> [Text block]
--- start ---

Multi-VLAN OpenWrt at Scale: Eliminating Double NAT in Dense WiFi Networks
The Challenge
Running a multi-VLAN OpenWrt network in a dense WiFi environment is complex. After months of managing a DIR-878 router handling 50+ devices across three VLANs with bandwidth shaping, I identified a critical bottleneck: double NAT on guest and private networks. This post documents the architecture, root causes, and optimization strategy.
Current Setup
Infrastructure:
- Core: DIR-878 OpenWrt 23.05 (10.77.5.254/24 gateway)
- ISP: Indihome 50Mbps down / 8Mbps up
- Access Points: Ruijie RAP52-OD + 2× BOLT BL201 (BoluWRT)
- VLANs: 3 segments (internal, guest voucher, private)

--- end ---

> [Objective] Rewrite the stretch of the OpenWrt network post from "Multi-VLAN OpenWrt at" through "BOLT BL201 (BoluWRT)", putting "RT3200" in place of "DIR-878".

> [Given data]

--- start ---

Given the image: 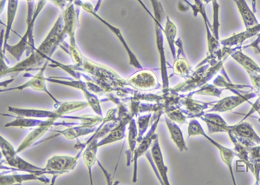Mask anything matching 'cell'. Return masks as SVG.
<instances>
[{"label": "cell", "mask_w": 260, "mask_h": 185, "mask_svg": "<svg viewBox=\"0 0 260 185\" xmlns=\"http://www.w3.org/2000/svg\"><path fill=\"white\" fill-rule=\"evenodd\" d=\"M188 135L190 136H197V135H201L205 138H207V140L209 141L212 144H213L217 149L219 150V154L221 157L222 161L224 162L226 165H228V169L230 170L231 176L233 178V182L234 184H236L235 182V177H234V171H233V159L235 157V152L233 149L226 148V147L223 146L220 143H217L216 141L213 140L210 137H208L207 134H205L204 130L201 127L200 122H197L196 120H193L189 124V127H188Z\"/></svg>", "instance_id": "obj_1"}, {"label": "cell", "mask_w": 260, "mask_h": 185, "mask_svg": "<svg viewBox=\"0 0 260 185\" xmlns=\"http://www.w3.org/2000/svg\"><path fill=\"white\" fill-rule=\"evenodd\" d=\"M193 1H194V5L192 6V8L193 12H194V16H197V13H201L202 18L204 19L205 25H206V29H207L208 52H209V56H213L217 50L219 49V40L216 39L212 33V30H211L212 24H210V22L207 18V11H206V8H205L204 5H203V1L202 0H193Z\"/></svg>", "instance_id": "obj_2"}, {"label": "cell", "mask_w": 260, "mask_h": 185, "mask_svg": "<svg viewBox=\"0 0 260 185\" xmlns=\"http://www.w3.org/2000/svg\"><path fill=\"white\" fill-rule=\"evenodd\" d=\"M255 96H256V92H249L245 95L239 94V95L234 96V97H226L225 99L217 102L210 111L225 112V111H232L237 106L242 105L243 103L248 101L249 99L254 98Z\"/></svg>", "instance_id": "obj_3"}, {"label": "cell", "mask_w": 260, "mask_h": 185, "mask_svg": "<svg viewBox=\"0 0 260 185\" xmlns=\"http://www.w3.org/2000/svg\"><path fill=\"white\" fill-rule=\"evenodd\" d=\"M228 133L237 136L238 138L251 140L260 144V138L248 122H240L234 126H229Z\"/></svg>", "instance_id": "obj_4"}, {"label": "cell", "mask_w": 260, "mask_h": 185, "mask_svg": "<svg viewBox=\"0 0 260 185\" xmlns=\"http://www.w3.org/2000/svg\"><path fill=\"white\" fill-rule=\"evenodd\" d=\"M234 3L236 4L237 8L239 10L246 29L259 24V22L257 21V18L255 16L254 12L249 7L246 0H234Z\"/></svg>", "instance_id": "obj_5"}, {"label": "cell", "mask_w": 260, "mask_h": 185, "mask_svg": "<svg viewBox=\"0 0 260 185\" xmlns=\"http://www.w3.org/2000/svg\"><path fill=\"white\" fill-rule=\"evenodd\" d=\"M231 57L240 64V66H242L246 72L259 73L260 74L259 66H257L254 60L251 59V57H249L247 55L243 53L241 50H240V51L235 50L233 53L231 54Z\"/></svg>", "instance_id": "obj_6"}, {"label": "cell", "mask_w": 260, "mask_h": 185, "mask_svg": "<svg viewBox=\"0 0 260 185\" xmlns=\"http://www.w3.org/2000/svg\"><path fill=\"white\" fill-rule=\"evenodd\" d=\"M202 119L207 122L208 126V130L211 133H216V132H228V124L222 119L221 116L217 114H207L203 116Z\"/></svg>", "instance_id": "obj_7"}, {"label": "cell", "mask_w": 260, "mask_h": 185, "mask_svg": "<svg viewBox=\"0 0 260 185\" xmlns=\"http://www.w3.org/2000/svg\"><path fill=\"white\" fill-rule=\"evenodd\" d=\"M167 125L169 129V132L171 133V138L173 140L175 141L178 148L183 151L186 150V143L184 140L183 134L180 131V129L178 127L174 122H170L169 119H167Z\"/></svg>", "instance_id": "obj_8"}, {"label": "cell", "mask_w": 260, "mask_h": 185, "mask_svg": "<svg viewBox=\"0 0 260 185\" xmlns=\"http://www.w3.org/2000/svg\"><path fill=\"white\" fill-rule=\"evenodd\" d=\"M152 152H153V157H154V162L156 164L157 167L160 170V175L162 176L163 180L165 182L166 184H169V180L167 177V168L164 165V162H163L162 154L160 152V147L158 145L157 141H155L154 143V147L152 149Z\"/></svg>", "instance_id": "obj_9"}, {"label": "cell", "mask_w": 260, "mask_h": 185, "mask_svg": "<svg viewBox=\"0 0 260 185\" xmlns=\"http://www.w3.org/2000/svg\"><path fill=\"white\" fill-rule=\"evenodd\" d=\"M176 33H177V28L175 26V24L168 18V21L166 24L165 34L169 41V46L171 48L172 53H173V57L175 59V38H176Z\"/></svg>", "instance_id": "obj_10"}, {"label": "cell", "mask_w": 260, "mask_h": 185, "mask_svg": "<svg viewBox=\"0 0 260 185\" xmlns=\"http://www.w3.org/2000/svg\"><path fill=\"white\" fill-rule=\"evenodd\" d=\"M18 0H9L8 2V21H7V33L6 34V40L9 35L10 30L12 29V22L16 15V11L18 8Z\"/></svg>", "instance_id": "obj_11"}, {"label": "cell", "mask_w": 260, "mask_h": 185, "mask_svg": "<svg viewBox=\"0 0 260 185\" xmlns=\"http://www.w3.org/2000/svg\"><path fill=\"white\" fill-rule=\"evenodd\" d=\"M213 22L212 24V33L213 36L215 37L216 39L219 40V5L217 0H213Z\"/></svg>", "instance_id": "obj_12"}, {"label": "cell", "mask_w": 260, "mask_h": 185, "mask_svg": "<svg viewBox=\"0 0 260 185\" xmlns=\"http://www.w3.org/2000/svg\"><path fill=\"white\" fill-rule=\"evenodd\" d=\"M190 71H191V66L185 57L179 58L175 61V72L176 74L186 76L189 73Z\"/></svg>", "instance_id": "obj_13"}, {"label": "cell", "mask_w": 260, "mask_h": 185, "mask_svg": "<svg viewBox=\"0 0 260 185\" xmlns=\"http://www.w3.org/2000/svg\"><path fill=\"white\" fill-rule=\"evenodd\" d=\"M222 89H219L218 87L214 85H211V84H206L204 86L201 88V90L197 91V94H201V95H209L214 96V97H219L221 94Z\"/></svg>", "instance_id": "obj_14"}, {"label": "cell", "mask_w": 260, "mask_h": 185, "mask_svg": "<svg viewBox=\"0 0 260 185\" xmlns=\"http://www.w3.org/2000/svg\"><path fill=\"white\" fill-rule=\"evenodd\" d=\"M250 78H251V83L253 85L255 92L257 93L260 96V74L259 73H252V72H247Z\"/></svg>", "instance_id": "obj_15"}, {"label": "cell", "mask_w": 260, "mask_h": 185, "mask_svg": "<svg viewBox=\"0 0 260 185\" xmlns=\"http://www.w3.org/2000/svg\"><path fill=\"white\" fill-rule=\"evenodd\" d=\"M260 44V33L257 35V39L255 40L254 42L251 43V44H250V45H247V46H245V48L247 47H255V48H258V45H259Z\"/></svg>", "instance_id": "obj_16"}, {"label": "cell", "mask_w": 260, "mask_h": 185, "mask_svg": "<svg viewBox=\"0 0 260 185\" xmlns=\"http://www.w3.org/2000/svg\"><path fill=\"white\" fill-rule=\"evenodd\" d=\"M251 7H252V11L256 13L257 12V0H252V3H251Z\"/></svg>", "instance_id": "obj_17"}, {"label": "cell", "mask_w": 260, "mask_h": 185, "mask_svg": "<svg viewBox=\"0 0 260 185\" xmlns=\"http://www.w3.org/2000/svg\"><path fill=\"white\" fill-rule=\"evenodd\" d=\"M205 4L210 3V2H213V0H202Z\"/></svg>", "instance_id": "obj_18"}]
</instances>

--- end ---

> [Answer in full]
Multi-VLAN OpenWrt at Scale: Eliminating Double NAT in Dense WiFi Networks
The Challenge
Running a multi-VLAN OpenWrt network in a dense WiFi environment is complex. After months of managing a RT3200 router handling 50+ devices across three VLANs with bandwidth shaping, I identified a critical bottleneck: double NAT on guest and private networks. This post documents the architecture, root causes, and optimization strategy.
Current Setup
Infrastructure:
- Core: RT3200 OpenWrt 23.05 (10.77.5.254/24 gateway)
- ISP: Indihome 50Mbps down / 8Mbps up
- Access Points: Ruijie RAP52-OD + 2× BOLT BL201 (BoluWRT)